**Provided passage**
------

As a sign of protest, he wrote an open letter to the Prime Minister and the Defence Minister, saying: “I refuse because I am a man of peace and I hate all forms of violence, and the military institution represents for me the peak of physical and psychological violence.”

Since then, the threat of arrest has hung over him.

A question of conscienceArab citizens of Israel – with the exception of Druze Arabs and Circassians – are exempt from compulsory service in the Israeli military and are mostly discouraged from even volunteering for service.

However, over the years, many young Druze like Omar have refused to serve in the Israeli military on the grounds that such service would amount to fighting a war against their own people.

Because of that, every year, a handful of Israeli teenagers are sent to prison each year, simply because they refuse to serve in their country’s army on grounds of conscience.

Ajuad Zidan, a former Druze objector imprisoned for his beliefs, explained his refusal to enlist during 2010: “The loneliness of the prison cell is one thousand times better than standing in front of my people while pointing a gun at them, or imposing a curfew on them”.

Although a “conscience committee” exists within the Israeli army to decide upon exemptions for conscientious objectors, such claims are usually only allowed for those who refuse to serve on religious grounds.

While Israeli law allows for pacifists to be exempted, individuals are required to argue their case before the “conscience committee”, which is made up of military judicial officers who invariably reject their cases.

Human rights organizations, including Amnesty International, have long complained to the Israeli authorities about the treatment of conscientious objectors.

------

**Excerpted records**
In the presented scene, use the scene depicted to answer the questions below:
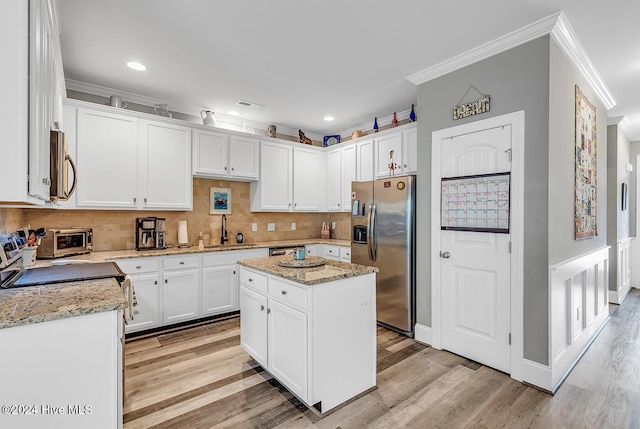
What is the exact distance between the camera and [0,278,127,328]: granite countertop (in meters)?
1.18

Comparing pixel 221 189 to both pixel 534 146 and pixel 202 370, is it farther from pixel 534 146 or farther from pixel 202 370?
pixel 534 146

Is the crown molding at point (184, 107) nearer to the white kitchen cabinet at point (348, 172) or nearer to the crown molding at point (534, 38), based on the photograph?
the white kitchen cabinet at point (348, 172)

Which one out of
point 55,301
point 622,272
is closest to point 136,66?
point 55,301

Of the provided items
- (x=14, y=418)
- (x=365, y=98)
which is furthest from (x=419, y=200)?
(x=14, y=418)

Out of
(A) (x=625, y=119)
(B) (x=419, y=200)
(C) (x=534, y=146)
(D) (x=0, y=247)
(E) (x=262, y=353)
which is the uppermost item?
(A) (x=625, y=119)

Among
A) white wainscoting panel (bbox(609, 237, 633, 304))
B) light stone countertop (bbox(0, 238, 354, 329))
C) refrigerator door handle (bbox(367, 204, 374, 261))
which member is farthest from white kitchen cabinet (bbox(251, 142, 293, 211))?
white wainscoting panel (bbox(609, 237, 633, 304))

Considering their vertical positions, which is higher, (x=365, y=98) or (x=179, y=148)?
(x=365, y=98)

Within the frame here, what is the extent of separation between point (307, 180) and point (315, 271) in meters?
2.89

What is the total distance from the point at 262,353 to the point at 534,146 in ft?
8.39

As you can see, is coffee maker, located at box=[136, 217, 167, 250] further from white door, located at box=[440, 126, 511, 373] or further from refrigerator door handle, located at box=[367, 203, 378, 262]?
white door, located at box=[440, 126, 511, 373]

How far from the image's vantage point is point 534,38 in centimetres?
234

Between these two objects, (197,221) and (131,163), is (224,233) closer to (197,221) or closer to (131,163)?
(197,221)

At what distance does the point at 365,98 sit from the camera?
3.78 metres

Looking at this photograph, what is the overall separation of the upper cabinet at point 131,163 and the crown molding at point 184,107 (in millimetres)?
356
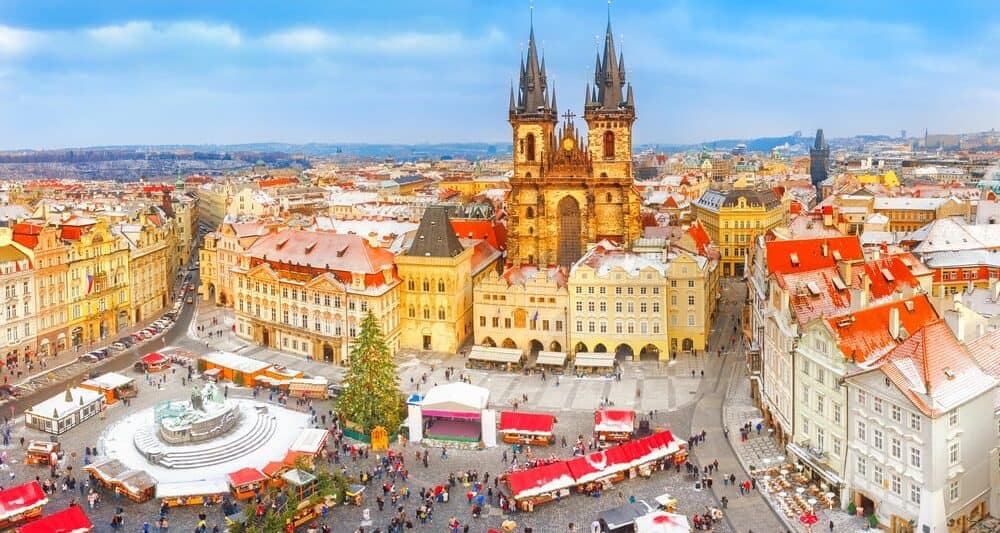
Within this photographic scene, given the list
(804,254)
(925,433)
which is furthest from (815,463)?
(804,254)

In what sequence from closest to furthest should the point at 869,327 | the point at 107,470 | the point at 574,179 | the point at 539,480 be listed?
1. the point at 869,327
2. the point at 539,480
3. the point at 107,470
4. the point at 574,179

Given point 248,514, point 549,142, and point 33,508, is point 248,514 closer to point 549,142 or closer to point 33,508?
point 33,508

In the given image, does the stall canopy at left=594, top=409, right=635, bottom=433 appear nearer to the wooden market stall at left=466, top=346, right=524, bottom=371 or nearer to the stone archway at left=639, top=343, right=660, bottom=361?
the wooden market stall at left=466, top=346, right=524, bottom=371

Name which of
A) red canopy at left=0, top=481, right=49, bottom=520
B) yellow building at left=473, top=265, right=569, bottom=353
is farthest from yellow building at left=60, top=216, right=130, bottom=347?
red canopy at left=0, top=481, right=49, bottom=520

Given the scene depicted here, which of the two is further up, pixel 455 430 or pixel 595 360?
pixel 595 360

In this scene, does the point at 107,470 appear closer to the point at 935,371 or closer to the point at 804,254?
the point at 935,371

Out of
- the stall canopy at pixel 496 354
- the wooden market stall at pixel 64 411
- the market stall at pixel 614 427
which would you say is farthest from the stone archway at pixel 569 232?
the wooden market stall at pixel 64 411

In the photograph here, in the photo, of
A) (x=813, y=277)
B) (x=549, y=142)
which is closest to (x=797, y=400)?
(x=813, y=277)

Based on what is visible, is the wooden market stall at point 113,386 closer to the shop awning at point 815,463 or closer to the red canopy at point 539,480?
the red canopy at point 539,480
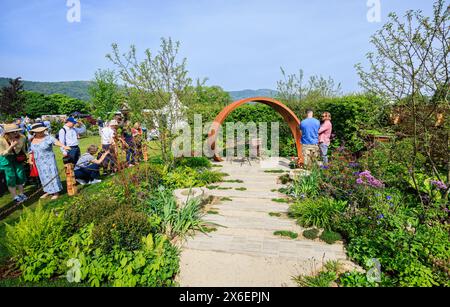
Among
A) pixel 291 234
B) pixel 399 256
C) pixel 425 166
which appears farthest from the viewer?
pixel 425 166

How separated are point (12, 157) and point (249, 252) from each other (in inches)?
224

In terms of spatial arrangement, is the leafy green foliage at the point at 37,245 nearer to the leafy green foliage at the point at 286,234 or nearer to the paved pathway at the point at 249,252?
the paved pathway at the point at 249,252

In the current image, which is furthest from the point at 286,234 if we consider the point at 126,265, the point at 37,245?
the point at 37,245

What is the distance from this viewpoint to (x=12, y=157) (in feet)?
17.6

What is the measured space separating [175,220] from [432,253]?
11.4ft

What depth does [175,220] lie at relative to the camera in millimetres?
3947

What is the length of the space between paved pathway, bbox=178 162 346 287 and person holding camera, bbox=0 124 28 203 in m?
4.53

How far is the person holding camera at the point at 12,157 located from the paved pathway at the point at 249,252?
453 centimetres

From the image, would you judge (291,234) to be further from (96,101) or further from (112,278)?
(96,101)

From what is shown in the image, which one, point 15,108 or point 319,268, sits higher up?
point 15,108

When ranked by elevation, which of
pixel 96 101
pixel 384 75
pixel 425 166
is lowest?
pixel 425 166


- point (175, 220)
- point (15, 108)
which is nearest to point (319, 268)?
point (175, 220)

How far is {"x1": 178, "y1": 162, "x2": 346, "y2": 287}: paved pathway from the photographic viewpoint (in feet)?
9.18

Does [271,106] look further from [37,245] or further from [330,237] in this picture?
[37,245]
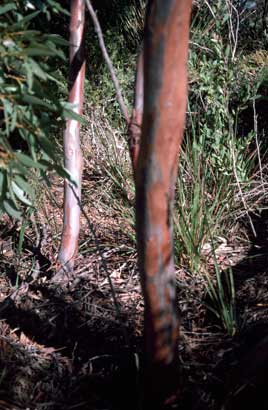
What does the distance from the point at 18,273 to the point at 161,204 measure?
1.95 metres

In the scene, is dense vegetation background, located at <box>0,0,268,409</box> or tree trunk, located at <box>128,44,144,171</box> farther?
dense vegetation background, located at <box>0,0,268,409</box>

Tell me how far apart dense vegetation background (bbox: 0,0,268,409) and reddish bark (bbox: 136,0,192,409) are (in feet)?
0.99

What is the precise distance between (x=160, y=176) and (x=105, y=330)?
134 centimetres

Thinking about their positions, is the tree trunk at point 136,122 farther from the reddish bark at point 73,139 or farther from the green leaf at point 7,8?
the reddish bark at point 73,139

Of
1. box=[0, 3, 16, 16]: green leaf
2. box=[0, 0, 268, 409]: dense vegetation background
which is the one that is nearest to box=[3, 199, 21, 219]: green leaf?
box=[0, 0, 268, 409]: dense vegetation background

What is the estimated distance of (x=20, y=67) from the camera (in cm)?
247

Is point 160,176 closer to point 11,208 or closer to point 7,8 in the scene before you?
point 11,208

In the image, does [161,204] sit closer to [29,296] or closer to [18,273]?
[29,296]

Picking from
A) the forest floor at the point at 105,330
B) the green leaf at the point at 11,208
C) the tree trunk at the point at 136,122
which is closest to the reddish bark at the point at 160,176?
the forest floor at the point at 105,330

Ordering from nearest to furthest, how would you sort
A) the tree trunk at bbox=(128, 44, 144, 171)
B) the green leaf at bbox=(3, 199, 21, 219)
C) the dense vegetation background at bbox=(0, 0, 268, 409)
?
the tree trunk at bbox=(128, 44, 144, 171) < the dense vegetation background at bbox=(0, 0, 268, 409) < the green leaf at bbox=(3, 199, 21, 219)

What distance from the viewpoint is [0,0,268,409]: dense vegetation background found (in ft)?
8.28

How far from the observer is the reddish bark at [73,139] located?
336 centimetres

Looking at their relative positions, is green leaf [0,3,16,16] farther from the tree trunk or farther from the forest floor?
the forest floor

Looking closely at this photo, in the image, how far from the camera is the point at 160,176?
191cm
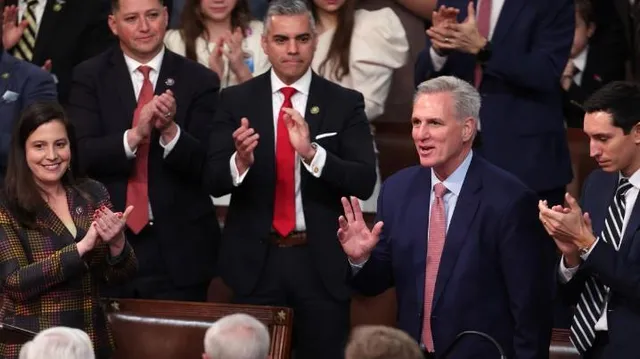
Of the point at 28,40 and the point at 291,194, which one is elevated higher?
the point at 28,40

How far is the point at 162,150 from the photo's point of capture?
18.1 feet

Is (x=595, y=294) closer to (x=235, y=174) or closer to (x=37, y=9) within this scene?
(x=235, y=174)

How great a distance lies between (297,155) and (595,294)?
1432 millimetres

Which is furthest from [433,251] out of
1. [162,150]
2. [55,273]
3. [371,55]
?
[371,55]

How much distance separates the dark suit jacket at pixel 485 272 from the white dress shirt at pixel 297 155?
691mm

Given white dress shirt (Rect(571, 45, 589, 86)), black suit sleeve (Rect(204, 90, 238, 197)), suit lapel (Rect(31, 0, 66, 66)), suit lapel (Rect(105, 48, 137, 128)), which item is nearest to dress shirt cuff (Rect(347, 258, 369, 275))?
black suit sleeve (Rect(204, 90, 238, 197))

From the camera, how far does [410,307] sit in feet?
14.9

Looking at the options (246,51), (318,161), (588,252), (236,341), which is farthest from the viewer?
(246,51)

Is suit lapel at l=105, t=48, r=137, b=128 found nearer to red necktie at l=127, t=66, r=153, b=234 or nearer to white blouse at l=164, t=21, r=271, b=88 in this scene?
red necktie at l=127, t=66, r=153, b=234

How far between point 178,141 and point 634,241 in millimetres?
1968

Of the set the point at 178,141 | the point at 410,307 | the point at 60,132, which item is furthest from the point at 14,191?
the point at 410,307

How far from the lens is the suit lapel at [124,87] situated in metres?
5.54

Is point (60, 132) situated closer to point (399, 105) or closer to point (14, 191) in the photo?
point (14, 191)

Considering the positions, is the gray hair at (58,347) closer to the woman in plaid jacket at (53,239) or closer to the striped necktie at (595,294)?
the woman in plaid jacket at (53,239)
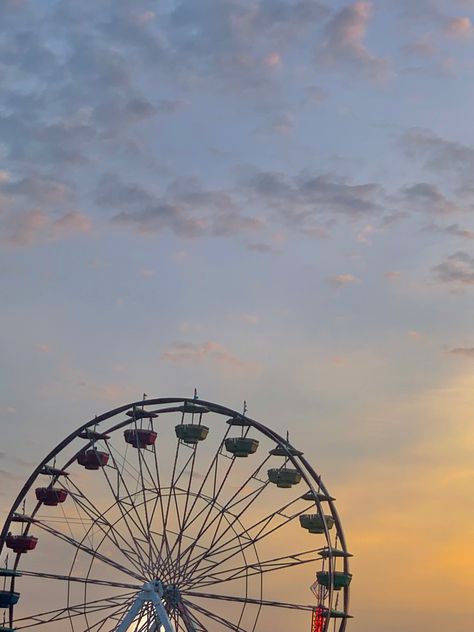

------

**Exercise tasks**
#1 According to the passage on conscientious objectors in Israel, which Arab citizens of Israel are not exempt from compulsory military service?
#2 Condense the paragraph beginning "While Israeli law allows for pacifists" in the passage on conscientious objectors in Israel into a single shorter sentence that keeps its main facts.
#3 Extend the passage on conscientious objectors in Israel with a further paragraph or two, picking up after its final sentence.

**Expected outputs**
#1 Druze Arabs and Circassians.

#2 Israeli law permits exemptions for pacifists, but they must argue their case before a "conscience committee" of military judicial officers who invariably reject it.

#3
The right to object to military service on grounds of conscience is protected under Article 18 of the Universal Declaration of Human Rights and Article 18 of the International Covenant on Civil and Political Rights, to which Israel is a party.

The United Nations Human Rights Committee called on the Israeli government, in 2003, to review its legislation, to bring it in line with international human rights law.

“Omar Sa’ad should not be imprisoned. If the Israeli authorities decide to arrest him, he will be a prisoner of conscience and we will campaign for his immediate release,” said Philip Luther, Middle East and North Africa Director at Amnesty International.

“Instead of persecuting those who have a moral objection to serving in the military, Israeli authorities should establish a fully independent and impartial body to assess claims of conscientious objection in a fair and transparent manner.”

Amnesty International also points to the contrast between the authorities’ punitive measures against conscientious objectors and their general failure to hold accountable Israeli soldiers accused of human rights violations.

“Many people across the world support me. They support what I think and will stand with me. That gives me strength to go through this,” Omar told Amnesty International as he prepared for the most difficult day of his life.